Engelsgesänge auf 48 Saiten

LUXEMBURG. Dass Cellisten so kultiviert und vielfältig musizieren können! Die zwölf Musiker der Berliner Philharmoniker lieferten in der voll besetzten Luxemburger Philharmonie eine intelligente Demonstration vollendeter Interpretationskunst.

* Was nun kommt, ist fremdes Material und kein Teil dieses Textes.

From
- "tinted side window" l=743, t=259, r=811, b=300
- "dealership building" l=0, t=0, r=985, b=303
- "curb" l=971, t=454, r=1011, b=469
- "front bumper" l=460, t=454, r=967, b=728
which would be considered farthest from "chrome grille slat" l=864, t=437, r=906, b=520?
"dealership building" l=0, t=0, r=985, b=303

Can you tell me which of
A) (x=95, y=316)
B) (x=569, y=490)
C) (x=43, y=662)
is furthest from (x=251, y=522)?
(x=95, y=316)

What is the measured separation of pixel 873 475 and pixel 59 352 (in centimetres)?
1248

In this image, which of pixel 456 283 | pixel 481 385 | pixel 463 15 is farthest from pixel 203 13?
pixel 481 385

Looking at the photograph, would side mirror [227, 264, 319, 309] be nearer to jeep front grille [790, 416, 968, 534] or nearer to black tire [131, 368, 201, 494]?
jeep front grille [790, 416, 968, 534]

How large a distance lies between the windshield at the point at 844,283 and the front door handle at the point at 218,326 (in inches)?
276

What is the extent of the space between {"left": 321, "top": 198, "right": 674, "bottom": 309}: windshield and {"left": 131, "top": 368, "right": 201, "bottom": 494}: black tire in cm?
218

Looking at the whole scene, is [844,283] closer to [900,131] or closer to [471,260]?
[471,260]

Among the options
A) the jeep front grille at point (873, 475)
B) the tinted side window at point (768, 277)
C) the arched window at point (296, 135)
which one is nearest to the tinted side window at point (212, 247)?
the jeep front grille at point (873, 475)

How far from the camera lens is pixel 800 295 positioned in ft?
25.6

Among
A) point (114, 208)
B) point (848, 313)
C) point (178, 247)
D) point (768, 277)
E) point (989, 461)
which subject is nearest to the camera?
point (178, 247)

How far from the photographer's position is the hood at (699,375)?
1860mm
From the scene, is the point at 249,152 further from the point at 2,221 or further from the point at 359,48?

Volles Haus. Um auch noch den letzten Sitzplatz auszunutzen, hatte die Intendanz der Luxemburger Philharmonie die Chortribüne hinter dem Podium aufgebaut. Von dort, aus dem Parkett und von den acht seitlichen Türmen verströmte sich die Vorfreude auf die zwölf Cellisten der Berliner Philharmoniker, hinter den Aposteln zweifellos die berühmteste Zwölfergruppe der Welt. Und als dann die Dame und die elf Herren aufs Podium eilten und ihre Instrumente stimmten, die irgendwie an surreale Kleiderständer erinnern, dann zu Astor Piazzollas "Milonga del Angel" der betörend schöne erste Akkord erklang, da löste sich die Erwartungsspannung im Saal auf in einen Mix aus Aufmerksamkeit und schierer Begeisterung. Keine Frage, die zwölf Cellisten sind wirklich so legendär wie ihr Ruf. Homogenität, Intonationsreinheit, Klangkultur und ähnliche Grundtugenden: geschenkt! Die zwölf aus Berlin können mehr.Brillant und unverkrampft

So subtil, wie sie die brillanten Arrangements musizieren, erobert Musik neue Dimensionen. Das feingliedrige Klanggewebe in Debussys Klavierstück "La Cathédrale engloutie" war solch eine neue Hör-Erfahrung, die arienhafte Klangfülle in Piazzollas Milonga, die trotz aller Melodienseligkeit den Rhythmus des Tango-Vorläufer durchlässt, eine andere. Wo die Oberstimme im Doppelquartett "Denn er hat seinen Engeln" aus Mendelssohns "Elias" Sopran-Höhen erreicht und für manche Cellisten die Region der unfreiwilligen Komik beginnt, kultivieren die Berliner eine völlig unverkrampfte Klang-Helligkeit - Gesang mit Saiten und Bogen. Und Verdis berühmt-berüchtigtes "Ave Maria", in dem schon so mancher Chor auf der Strecke blieb - die zwölf spielen es makellos und dabei verhalten-fromm, ein Mariengebet für Streicher. Noch im Pianissimo bleiben sie sonor und standfest. "Angel Dances" hatten sie den ersten Teil des Konzerts genannt. So männlich-ausdrucksvoll sind die himmlischen Wesen selten ins Erdental geflattert. Die Filmmusik-Klassiker nach der Pause entwickelten sich zur Lehrstunde exzellenter Popularmusik-Interpretation. Wer "Tea for Two", "As Time Goes by", Nino Rotas "La Strada" so spielt, wertet sie auf, weit über den ursprünglichen Anlass hinaus. Ob Elvis Presley jemals dem "Love Me Tender" so viel Zärtlichkeit mitgegeben hat wie diese an Beethoven und Brahms, Verdi und Wagner geschulten Musiker? Dabei spielen sie mit dem nötigen Schwung, aber gradlinig und völlig frei von Schleifern, forciertem Vibrato und seifigem Pseudo-Ausdruck. 120 Minuten reines Hörvergnügen, Jubel wie im Pop-Konzert und ein Reigen origineller Zugaben.